Saturday, February 03, 2007

Molly Ivins

Like so many others, I'm very sorry that Molly Ivins has passed. She was funniest when she was being cruel to the misguided and pompous, such as in this hysterical review of Camille Paglia's absurd Sexual Personae: Art & Decadence from Nefertiti to Emily Dickinson:
What we have here, fellow citizens, is a crassly egocentric, raving twit. The Norman Podhoretz of our gender. That this woman is actually taken seriously as a thinker in New York intellectual circles is a clear sign of decadence, decay, and hopeless pinheadedness. Has no one in the nation's intellectual capital the background and ability to see through a web of categorical assertions? One fashionable line of response to Paglia is to claim that even though she may be fundamentally off-base, she has "flashes of brilliance." If so, I missed them in her oceans of swill.

One of her latest efforts at playing enfant terrible in intellectual circles was a peppy essay for Newsday, claiming that either there is no such thing as date rape or, if there is, it's women's fault because we dress so provocatively. Thanks, Camille, I've got some Texas fraternity boys I want you to meet.

There is one area in which I think Paglia and I would agree that politically correct feminism has produced a noticeable inequity. Nowadays, when a woman behaves in a hysterical and disagreeable fashion, we say, "Poor dear, it's probably PMS." Whereas, if a man behaves in a hysterical and disagreeable fashion, we say, "What an
asshole." Let me leap to correct this unfairness by saying of Paglia: Sheesh, what an asshole.
Paul Krugman, an admirer although not a personal friend of Ivins, did us the favor of going over her old columns regarding the disastrous Iraq war, and noted again and again how prescient she was about the quagmire, about the civil war, and about the "batty degree of triumphalism" that America found itself in. He concludes:
So Molly Ivins — who didn’t mingle with the great and famous, didn’t have sources high in the administration, and never claimed special expertise on national security or the Middle East — got almost everything right. Meanwhile, how did those who did have all those credentials do?

With very few exceptions, they got everything wrong. They bought the obviously cooked case for war — or found their own reasons to endorse the invasion. They didn’t see the folly of the venture, which was almost as obvious in prospect as it is with the benefit of hindsight. And they took years to realize that everything we were being told about progress in Iraq was a lie.

Was Molly smarter than all the experts? No, she was just braver. The administration’s exploitation of 9/11 created an environment in which it took a lot of courage to see and say the obvious.

Molly had that courage; not enough others can say the same.
She was smart and brave and funny. I will miss her.

1 Comments:

Anonymous wrd said...

A friend of mine introduced me to Molly Ivins not long ago. (I've been called a caveman by a few. All I can say is, "Better late than never.") I loved her every word. I came to look forward to reading her columns and would search for them on the net.
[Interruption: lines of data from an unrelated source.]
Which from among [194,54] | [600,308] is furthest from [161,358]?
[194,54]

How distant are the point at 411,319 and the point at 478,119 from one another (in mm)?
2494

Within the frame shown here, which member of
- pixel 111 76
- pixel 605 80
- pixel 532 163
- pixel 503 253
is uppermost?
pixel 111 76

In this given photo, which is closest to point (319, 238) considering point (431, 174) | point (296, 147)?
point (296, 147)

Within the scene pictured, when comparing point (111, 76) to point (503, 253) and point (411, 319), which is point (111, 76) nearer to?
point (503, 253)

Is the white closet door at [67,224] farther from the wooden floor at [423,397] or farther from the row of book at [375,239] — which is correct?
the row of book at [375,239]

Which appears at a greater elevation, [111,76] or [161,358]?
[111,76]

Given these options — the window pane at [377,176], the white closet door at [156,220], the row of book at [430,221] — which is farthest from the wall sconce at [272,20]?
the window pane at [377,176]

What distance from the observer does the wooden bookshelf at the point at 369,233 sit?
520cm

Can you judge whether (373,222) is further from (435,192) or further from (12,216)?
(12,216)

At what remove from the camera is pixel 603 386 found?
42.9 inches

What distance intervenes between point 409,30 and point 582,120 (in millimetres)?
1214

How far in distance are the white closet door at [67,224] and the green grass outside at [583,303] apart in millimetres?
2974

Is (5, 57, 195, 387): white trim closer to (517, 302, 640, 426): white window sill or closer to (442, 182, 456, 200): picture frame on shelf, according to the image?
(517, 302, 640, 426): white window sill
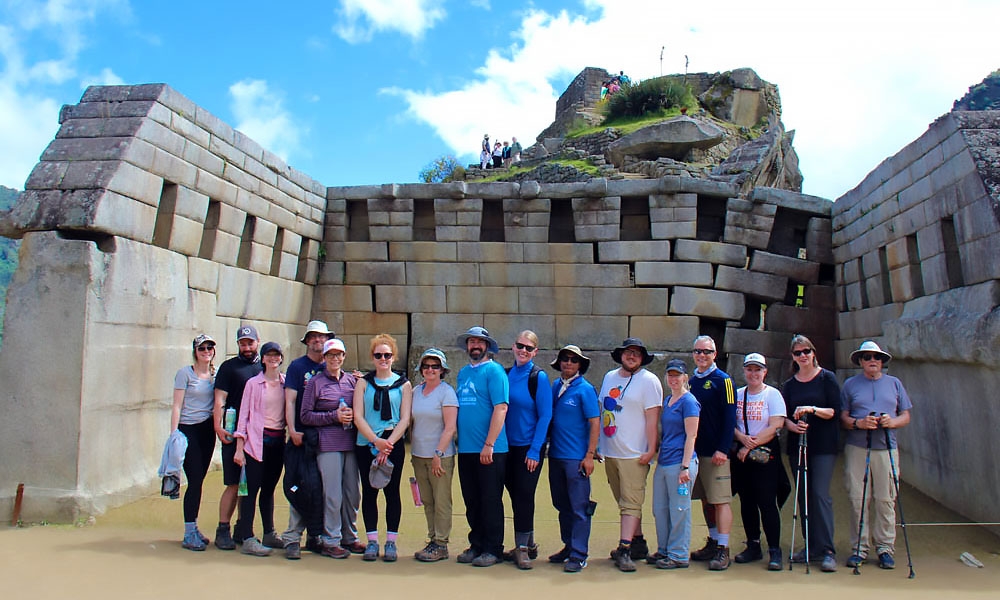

She reminded me a bit of my mom (also recently taken by cancer), another "wild woman." Mom enjoyed church. Not for the sermons. Like Molly she would not be too shy to tell you what she thought; that the minister was full of, well, whatever. But she'd let him (or her) off the hook if they at least told the story well.

Lately I noticed Molly Ivins' writings were coming fewer and farther between. Now I know why.

I wonder what she thought of Thomas Pynchon.